**INSTRUCTIONS FOR THE TASK**
Lay out the lines of the material below as a Markdown table with the columns "Row" and "Line", from the line containing "What depth from" through the end of the material, both ends included. Give only those lines, one per row, numbered in order and with blank lines left out.

**RAW DATA**
=-=-=-=-=
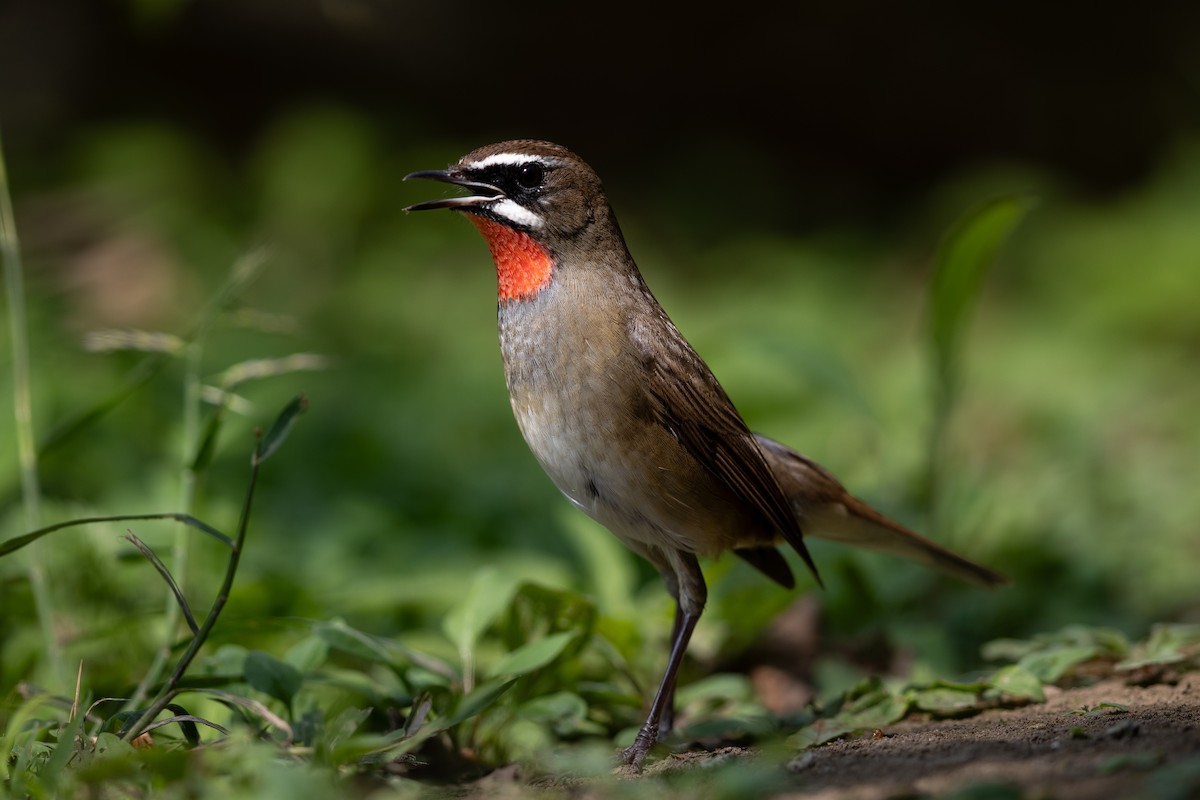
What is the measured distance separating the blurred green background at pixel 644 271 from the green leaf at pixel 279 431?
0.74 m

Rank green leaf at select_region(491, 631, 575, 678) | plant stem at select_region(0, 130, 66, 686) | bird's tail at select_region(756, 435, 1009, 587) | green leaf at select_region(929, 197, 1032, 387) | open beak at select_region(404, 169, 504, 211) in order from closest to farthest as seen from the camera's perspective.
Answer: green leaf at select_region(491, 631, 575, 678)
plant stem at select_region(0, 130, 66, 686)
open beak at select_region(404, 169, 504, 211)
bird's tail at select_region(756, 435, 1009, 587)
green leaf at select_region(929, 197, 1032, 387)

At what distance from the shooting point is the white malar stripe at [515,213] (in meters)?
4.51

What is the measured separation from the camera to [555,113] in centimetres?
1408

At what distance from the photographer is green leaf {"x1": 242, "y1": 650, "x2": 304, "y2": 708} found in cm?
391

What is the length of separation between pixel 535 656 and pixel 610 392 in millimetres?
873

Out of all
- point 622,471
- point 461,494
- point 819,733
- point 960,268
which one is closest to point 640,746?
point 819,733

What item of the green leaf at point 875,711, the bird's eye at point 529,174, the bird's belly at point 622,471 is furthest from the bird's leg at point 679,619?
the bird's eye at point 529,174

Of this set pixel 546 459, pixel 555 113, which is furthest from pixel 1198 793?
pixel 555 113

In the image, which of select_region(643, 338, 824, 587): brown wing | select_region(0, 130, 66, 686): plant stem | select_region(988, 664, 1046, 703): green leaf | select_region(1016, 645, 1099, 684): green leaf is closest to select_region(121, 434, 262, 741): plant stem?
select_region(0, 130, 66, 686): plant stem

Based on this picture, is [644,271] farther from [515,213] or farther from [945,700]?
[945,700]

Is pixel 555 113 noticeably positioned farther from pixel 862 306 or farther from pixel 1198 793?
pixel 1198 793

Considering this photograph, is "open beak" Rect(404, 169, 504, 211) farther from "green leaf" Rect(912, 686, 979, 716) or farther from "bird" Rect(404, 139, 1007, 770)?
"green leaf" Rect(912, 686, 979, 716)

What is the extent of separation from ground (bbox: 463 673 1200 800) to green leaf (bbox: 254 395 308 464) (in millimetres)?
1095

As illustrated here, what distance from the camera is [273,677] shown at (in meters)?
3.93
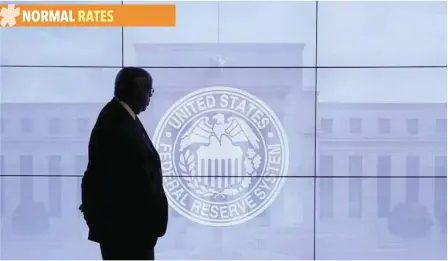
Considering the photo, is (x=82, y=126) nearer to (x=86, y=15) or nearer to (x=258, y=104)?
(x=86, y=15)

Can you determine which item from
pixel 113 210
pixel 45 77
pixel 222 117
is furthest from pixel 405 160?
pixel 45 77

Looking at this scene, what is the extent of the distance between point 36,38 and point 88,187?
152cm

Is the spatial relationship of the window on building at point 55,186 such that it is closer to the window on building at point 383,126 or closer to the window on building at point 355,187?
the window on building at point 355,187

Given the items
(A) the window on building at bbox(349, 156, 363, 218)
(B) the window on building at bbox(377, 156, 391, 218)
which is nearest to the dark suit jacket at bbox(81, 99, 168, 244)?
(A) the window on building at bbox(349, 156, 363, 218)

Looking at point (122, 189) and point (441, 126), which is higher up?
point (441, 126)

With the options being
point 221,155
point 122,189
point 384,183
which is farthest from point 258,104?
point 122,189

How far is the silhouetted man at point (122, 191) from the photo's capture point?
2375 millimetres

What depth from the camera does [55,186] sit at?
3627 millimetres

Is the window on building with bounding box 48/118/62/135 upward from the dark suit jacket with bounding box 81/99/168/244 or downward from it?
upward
=-=-=-=-=
**FINAL RESULT**
| Row | Line |
|---|---|
| 1 | What depth from the camera does [55,186] sit at? |
| 2 | 3627 millimetres |
| 3 | Is the window on building with bounding box 48/118/62/135 upward from the dark suit jacket with bounding box 81/99/168/244 or downward from it? |
| 4 | upward |